Never has laughter been more important in the kingdom. The Hundred’s Year War has raged for sixty years, and the psychic toll of sending generation after generation of peasants to die in battle weighs immensely on the king's subconscious. To suppress it he curates his love for being entertained. The flowers of levity must bloom, and squirt water in his face. His face. The curl of his lips when I dress a dwarf like a Frenchman, then flog him cruelly in front of a crowd. I love it. He loves it. Comedy has the power to heal.
My career began traveling the road and performing in pubs. Laughter every night. All the mead I could drink. I brought many-a inn keeper’s daughters bedward, and touched them in the service of Venus.
I did this for 10 months before another jester I went to Oxford with said he could get me a gig performing in the king’s court. All the best jesters went to Oxford, and make a point to only help other jesters from Oxford, because, as I said, Oxford produces the best jesters.
It is a privilege to joke and mock in England. A lowly carpenter told a joke about the king, many years ago. He asked, “When is a piece of wood like the king?” He answered himself, “when it’s a ruler,” and held his measuring stick in the air. The king interpreted this as an insult. He is very sensitive about his height, as the men on his father’s side are very short, and his mother is of the same family. The king had the carpenter’s family beheaded and forced him to build coffins for them, then he set the coffins afire and buried his family in the mud.
You can understand how the royal laughter might go to one’s head. That’s why it’s so important I stay humble. Once a month I visit the hospice for orphaned and sick children, and perform a free show. I pick the two or three most crippled children in the audience, and do an impression of them: limping about, starring dully, pretending to have no arms. Without fail, all of the other children laugh at them. It is a privilege to entertain.

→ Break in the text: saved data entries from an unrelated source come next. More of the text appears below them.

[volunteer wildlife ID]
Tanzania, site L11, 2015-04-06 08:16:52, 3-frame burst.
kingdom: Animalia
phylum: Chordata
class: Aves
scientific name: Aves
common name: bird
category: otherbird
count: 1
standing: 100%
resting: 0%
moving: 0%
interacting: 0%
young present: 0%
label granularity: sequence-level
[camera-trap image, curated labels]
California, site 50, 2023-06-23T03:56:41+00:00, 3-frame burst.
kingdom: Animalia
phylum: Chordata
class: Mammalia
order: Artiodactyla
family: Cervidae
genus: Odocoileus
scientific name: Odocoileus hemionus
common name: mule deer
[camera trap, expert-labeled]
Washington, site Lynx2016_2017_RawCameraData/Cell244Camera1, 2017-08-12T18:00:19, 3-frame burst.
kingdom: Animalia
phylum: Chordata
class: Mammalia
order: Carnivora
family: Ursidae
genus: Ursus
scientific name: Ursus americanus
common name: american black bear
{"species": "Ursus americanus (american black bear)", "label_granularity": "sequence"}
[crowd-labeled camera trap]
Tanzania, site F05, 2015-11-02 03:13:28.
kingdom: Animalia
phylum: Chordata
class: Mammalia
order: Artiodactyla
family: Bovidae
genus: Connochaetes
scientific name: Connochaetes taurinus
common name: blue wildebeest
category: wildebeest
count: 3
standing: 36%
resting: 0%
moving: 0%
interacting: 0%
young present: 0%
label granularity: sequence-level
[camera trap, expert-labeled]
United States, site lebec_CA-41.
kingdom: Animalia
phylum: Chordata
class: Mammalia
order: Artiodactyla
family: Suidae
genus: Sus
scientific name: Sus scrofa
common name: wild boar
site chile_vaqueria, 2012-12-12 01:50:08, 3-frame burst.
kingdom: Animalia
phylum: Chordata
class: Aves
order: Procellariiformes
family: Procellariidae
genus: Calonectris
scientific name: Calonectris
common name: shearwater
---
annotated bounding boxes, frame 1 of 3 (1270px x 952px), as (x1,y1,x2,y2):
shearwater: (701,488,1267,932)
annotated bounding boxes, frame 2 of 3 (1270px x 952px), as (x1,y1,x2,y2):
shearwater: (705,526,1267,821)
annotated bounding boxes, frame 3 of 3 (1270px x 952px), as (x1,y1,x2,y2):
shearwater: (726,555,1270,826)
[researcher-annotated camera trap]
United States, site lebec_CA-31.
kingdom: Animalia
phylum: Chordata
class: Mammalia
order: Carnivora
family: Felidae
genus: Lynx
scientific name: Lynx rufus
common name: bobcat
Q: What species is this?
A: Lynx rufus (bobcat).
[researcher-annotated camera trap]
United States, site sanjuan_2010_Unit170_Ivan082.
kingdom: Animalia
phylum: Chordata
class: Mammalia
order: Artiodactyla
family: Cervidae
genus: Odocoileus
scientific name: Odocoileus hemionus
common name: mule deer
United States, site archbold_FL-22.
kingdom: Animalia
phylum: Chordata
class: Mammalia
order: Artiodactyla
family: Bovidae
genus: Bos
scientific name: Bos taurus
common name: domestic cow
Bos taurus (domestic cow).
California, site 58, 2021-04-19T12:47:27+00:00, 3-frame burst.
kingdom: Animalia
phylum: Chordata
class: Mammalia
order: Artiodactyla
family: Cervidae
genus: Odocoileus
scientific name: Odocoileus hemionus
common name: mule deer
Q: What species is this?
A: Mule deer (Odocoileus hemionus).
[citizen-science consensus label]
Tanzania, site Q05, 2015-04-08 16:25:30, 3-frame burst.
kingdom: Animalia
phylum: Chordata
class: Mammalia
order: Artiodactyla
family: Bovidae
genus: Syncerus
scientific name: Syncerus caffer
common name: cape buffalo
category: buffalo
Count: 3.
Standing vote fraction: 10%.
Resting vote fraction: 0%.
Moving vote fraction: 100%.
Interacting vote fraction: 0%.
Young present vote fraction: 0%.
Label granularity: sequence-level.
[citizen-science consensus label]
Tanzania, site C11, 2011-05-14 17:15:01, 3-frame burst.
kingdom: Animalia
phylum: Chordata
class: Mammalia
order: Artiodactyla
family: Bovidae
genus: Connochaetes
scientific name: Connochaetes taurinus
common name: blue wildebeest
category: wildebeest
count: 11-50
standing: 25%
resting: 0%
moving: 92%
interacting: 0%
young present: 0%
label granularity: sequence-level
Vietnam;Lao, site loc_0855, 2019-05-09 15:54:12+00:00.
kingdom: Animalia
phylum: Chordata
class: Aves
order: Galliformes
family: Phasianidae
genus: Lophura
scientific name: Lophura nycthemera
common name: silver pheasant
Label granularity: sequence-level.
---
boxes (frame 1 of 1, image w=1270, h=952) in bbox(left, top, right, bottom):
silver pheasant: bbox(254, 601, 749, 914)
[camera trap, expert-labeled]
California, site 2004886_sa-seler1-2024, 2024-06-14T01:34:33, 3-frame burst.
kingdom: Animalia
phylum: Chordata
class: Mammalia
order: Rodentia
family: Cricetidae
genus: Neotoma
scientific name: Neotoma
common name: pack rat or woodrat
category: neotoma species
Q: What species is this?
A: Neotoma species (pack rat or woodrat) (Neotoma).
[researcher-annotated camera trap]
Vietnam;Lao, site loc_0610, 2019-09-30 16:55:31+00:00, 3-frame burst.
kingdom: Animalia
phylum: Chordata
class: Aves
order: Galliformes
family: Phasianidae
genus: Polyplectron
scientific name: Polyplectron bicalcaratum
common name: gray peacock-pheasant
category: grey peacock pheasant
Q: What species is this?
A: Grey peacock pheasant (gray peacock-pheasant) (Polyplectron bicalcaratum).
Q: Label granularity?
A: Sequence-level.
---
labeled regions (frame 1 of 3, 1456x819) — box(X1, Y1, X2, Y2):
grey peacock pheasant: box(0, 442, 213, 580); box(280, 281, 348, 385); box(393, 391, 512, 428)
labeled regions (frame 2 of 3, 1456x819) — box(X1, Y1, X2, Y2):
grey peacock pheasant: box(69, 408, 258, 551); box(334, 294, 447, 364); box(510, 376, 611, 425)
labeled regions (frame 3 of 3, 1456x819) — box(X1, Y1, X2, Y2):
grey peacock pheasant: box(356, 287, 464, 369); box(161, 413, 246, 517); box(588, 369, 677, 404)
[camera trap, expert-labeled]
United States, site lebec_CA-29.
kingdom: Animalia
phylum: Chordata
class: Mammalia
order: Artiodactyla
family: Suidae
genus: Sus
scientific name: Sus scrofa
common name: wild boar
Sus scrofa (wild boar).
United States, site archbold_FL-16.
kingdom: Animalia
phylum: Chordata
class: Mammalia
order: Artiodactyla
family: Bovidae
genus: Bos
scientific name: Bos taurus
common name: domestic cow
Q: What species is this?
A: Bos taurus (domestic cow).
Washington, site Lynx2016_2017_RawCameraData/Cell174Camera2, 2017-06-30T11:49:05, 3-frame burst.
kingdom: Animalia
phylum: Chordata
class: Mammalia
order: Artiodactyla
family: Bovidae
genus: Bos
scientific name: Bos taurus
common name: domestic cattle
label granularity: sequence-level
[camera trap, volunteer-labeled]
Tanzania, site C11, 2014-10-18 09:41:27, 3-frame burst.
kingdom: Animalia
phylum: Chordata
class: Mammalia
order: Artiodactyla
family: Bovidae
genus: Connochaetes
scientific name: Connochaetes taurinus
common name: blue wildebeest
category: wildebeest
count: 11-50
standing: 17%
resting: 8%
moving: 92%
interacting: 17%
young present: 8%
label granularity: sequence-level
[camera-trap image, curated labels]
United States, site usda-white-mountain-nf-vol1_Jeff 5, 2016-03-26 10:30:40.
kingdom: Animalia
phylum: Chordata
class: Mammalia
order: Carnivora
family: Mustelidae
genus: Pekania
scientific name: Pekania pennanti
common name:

I use my own feces in my act. With my daily diet consisting entirely of ham, turkey, brisket, quail, eggs, cherries, and olives plundered from Greece, you might expect my droppings to be quite odorous. But the king’s alchemist provides me with purified orange oil, a vial of which I drink every morning. The result is stunning, the stool emerges with the scent of the Valencian orange fields. Quite literally, my shit no longer stinks. Now that’s comedy.